▶ **Required action**: Word for word, restate the lines from the one holding "United States, site sanjuan_2016_Unit074_Ivan090." through the end of the data below, including both endpoints and nothing more.

┌─ Input data

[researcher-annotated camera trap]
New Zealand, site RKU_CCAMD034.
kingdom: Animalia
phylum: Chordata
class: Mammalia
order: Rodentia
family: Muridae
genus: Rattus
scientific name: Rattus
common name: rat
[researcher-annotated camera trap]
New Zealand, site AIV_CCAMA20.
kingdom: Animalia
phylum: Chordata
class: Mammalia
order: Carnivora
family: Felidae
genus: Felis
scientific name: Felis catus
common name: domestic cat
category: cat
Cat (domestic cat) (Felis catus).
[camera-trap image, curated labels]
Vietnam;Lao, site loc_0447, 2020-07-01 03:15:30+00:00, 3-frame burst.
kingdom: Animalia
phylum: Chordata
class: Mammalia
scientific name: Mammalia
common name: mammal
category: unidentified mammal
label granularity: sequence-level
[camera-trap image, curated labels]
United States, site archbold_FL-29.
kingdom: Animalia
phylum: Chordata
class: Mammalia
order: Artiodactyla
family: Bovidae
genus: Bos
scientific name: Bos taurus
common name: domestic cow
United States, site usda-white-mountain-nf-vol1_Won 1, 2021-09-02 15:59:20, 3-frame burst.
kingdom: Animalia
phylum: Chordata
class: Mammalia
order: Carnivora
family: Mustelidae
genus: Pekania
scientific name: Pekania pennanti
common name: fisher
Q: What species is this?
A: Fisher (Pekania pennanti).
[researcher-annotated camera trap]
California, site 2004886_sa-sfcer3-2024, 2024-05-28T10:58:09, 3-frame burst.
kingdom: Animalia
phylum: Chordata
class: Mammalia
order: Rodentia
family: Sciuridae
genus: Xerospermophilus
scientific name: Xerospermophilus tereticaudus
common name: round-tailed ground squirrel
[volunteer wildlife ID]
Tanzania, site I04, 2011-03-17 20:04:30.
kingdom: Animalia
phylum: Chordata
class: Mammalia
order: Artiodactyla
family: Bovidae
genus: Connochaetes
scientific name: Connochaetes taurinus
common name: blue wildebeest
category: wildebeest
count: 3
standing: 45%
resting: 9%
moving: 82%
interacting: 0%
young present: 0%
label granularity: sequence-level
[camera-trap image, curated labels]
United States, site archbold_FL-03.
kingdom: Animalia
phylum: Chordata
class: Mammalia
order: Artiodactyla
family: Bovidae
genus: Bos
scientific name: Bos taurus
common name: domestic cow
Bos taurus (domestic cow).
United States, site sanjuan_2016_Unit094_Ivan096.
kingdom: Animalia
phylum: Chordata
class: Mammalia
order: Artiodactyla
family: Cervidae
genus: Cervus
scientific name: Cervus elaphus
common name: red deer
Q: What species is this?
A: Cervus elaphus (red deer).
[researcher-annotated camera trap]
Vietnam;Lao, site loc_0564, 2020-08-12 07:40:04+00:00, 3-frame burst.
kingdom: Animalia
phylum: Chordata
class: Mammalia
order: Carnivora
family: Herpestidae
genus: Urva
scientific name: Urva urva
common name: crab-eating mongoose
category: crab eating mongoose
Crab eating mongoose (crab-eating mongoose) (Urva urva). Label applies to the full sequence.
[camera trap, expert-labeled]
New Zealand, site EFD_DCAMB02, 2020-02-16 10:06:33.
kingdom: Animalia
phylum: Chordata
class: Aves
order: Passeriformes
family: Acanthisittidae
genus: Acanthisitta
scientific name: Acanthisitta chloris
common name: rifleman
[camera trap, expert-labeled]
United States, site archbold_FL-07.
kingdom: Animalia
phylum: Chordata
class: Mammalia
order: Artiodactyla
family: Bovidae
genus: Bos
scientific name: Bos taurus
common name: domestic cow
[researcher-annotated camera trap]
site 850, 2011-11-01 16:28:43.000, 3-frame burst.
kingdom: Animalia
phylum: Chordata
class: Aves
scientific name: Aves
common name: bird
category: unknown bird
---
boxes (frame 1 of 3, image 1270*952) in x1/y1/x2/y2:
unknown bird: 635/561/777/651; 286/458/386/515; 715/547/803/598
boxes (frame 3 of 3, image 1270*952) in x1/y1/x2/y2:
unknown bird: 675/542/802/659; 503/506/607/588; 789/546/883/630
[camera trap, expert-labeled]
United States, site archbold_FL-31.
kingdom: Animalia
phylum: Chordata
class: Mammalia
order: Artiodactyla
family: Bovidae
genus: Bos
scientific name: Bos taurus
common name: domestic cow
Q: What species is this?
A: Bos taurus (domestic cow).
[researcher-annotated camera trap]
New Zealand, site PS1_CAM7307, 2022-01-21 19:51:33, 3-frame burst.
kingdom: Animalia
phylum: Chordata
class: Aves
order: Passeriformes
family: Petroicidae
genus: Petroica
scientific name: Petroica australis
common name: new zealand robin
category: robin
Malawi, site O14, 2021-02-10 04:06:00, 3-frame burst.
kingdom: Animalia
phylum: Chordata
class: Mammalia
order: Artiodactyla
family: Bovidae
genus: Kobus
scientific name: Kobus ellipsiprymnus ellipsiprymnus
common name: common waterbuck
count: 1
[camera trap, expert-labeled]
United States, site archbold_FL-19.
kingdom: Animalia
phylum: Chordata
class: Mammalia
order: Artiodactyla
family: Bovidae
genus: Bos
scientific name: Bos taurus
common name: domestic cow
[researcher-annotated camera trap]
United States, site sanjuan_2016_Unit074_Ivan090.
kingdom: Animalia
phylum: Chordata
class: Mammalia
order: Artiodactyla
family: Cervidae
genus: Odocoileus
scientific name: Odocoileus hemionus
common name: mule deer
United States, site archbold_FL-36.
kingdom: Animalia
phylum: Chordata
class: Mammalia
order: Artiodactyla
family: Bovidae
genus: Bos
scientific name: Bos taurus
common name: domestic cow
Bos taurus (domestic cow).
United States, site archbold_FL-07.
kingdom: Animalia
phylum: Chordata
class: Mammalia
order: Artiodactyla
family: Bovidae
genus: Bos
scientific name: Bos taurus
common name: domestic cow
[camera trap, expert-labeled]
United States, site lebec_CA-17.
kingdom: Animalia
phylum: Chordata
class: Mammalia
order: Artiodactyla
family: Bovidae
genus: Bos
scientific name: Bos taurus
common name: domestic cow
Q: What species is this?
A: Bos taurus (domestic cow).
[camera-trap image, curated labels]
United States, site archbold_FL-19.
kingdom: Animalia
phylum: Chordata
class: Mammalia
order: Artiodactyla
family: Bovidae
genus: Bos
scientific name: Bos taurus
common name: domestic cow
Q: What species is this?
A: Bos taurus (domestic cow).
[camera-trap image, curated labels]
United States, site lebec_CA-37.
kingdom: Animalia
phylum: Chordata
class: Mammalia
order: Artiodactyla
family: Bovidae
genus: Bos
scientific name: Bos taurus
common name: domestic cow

└─

▶ **Output for this exercise**:
United States, site sanjuan_2016_Unit074_Ivan090.
kingdom: Animalia
phylum: Chordata
class: Mammalia
order: Artiodactyla
family: Cervidae
genus: Odocoileus
scientific name: Odocoileus hemionus
common name: mule deer
United States, site archbold_FL-36.
kingdom: Animalia
phylum: Chordata
class: Mammalia
order: Artiodactyla
family: Bovidae
genus: Bos
scientific name: Bos taurus
common name: domestic cow
Bos taurus (domestic cow).
United States, site archbold_FL-07.
kingdom: Animalia
phylum: Chordata
class: Mammalia
order: Artiodactyla
family: Bovidae
genus: Bos
scientific name: Bos taurus
common name: domestic cow
[camera trap, expert-labeled]
United States, site lebec_CA-17.
kingdom: Animalia
phylum: Chordata
class: Mammalia
order: Artiodactyla
family: Bovidae
genus: Bos
scientific name: Bos taurus
common name: domestic cow
Q: What species is this?
A: Bos taurus (domestic cow).
[camera-trap image, curated labels]
United States, site archbold_FL-19.
kingdom: Animalia
phylum: Chordata
class: Mammalia
order: Artiodactyla
family: Bovidae
genus: Bos
scientific name: Bos taurus
common name: domestic cow
Q: What species is this?
A: Bos taurus (domestic cow).
[camera-trap image, curated labels]
United States, site lebec_CA-37.
kingdom: Animalia
phylum: Chordata
class: Mammalia
order: Artiodactyla
family: Bovidae
genus: Bos
scientific name: Bos taurus
common name: domestic cow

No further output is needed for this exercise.